Updated: May 3, 2022


I saw San Andreas tonight because I love disaster movies. Dragged the family with me, too, so they too could wince and cringe. We had a wonderful time!

Disaster movies reassure me, because (I think) they prepare me for the dreaded tsunami/earthquake/cruise ship overturning/100-foot wave/getting my arm stuck under a rock and having to self-amputate.

True story: my editor and I recently reenacted this pose. Miss you, Susan!

True story: my editor and I recently reenacted this pose. Miss you, Susan!

Remember, I grew up in the 70s. Earthquake (in Sensaround). The Towering Inferno. The Poseidon Adventure. The 90s, too, were rich with disaster preparedness—Armageddon, Deep Impact, Twister. Titanic, the motherlode of disaster movies. (That headboard could’ve held two, Rose. Just sayin’.)
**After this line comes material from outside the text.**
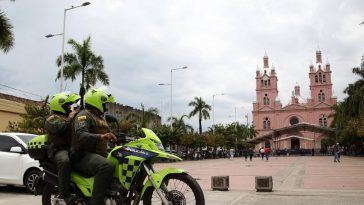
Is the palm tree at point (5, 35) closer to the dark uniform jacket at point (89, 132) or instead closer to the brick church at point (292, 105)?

So here’s what I learned tonight.

  1. Find a father who is a helicopter pilot/veteran with arms the size of small children and have him adopt me, quick. This means my mother must marry Dwayne “The Rock” Johnson. I don’t have a problem with this.

  2. Never throw out the push-button phone in the upstairs closet.

  3. If a giant shard of glass slices inches deep into a new friend’s leg, just pull it out. Don’t worry about arteries or anything. It’ll be fine.

  4. Should my mother divorce the aforementioned father and start dating a billionaire architect with a private jet and limo, do not trust him.

  5. When a tsunami rolls through Connecticut, quickly get a rigid hull inflatable boat and race toward it. This is essentially my most terrifying nightmare—big waves—but one does what one must.

Okay, lesson over! Time for me to read a book. I’m choosing Worse Case Scenario Survival Guide, in case San Andreas missed anything.